Rows on spatial positioning:
= = = = =
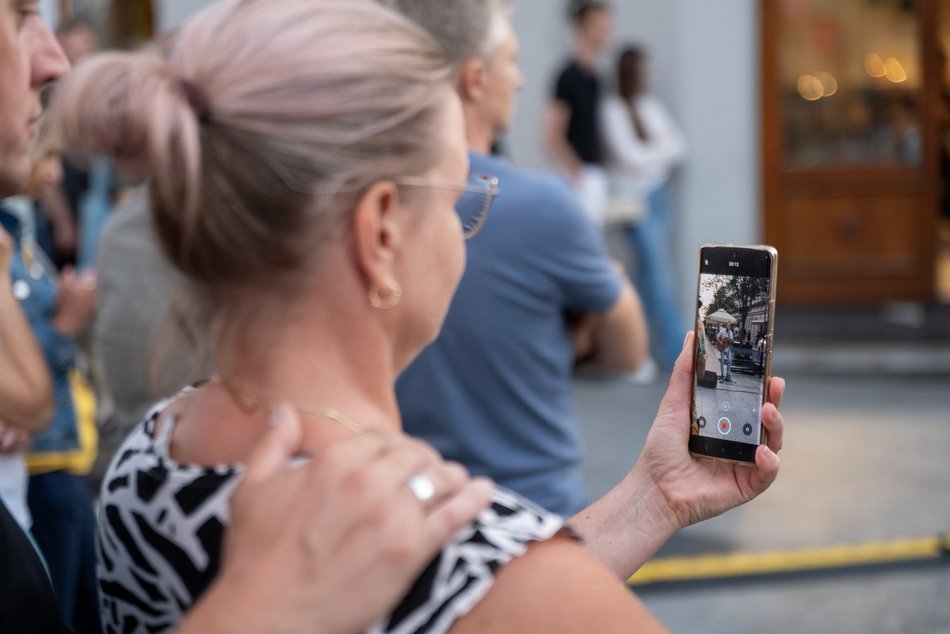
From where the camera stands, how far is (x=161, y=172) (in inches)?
55.0

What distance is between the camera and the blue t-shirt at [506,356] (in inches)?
111

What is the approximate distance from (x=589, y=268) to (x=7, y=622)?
1.71 meters

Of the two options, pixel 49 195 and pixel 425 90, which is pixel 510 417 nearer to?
pixel 425 90

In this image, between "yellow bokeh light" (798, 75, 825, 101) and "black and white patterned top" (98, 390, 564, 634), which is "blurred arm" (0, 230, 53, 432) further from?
"yellow bokeh light" (798, 75, 825, 101)

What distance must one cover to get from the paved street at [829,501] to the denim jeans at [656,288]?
1.04 ft

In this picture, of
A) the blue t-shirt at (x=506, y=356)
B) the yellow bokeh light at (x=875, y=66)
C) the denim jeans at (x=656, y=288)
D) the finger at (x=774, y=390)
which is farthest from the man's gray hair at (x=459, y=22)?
the yellow bokeh light at (x=875, y=66)

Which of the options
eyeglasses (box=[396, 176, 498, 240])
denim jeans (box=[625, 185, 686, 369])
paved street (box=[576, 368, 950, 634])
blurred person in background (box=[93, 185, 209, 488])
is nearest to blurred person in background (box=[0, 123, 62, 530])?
blurred person in background (box=[93, 185, 209, 488])

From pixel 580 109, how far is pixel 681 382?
736 cm

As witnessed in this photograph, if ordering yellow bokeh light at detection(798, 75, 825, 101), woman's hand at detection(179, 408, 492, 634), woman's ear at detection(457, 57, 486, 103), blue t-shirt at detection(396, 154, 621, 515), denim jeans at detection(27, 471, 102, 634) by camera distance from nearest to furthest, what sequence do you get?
woman's hand at detection(179, 408, 492, 634), blue t-shirt at detection(396, 154, 621, 515), woman's ear at detection(457, 57, 486, 103), denim jeans at detection(27, 471, 102, 634), yellow bokeh light at detection(798, 75, 825, 101)

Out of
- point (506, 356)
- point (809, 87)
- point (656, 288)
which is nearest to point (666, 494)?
point (506, 356)

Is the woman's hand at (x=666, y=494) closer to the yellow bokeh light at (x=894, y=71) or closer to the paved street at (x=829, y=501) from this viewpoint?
the paved street at (x=829, y=501)

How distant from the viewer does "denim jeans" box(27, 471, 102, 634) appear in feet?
10.4

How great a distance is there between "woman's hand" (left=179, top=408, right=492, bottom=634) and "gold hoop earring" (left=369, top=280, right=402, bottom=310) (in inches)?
10.8

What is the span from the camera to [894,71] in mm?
10469
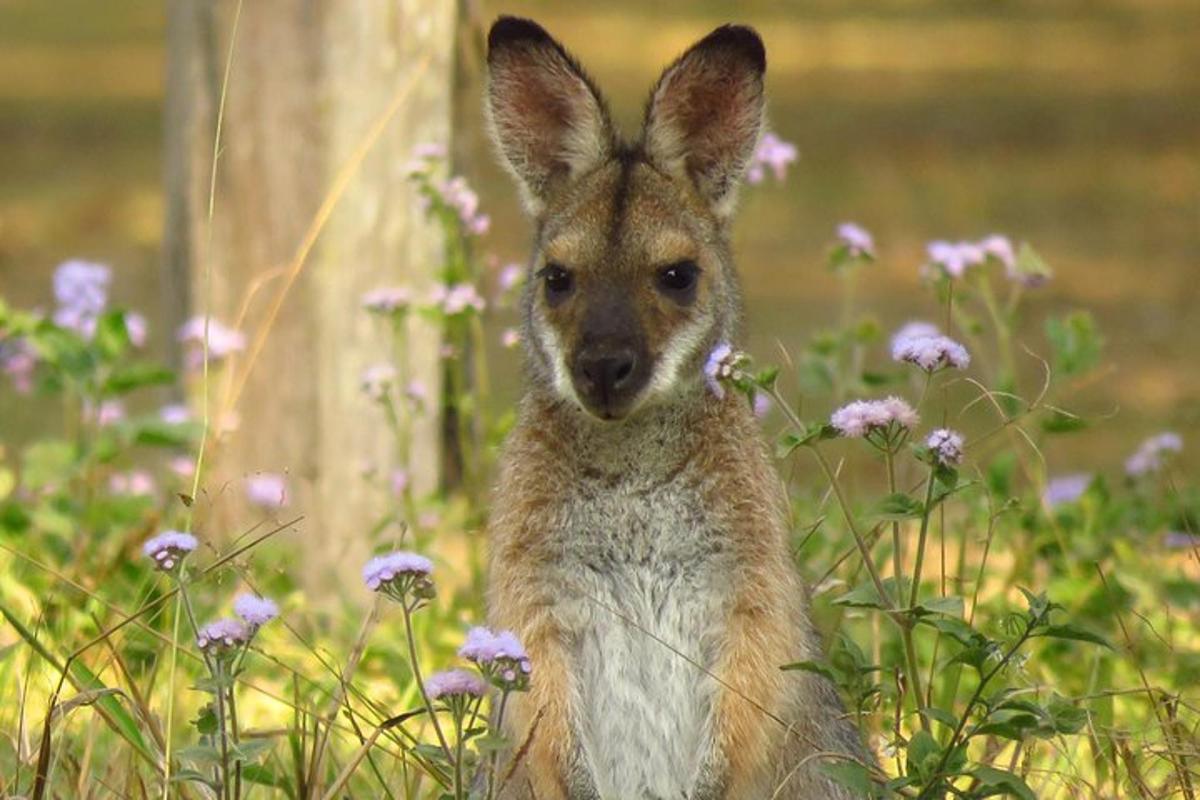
= = = = =
Work required: Can you put the rows starting at the one containing "How distant from" and ending at the last row into a two-column CSV with the headers text and answer, one line per row? Enclose each field in quotation marks, replace line breaks with spaces, and leave out the pictures.

Result of the task:
text,answer
"How distant from the viewer does ""denim jeans"" box(27, 471, 102, 634) appear in feet?","10.4"
"How great a distance is there between ""woman's hand"" (left=179, top=408, right=492, bottom=634) and ""gold hoop earring"" (left=369, top=280, right=402, bottom=310) (in inches)?","10.8"
"What is the span from the camera to [894,71] in mm?","10469"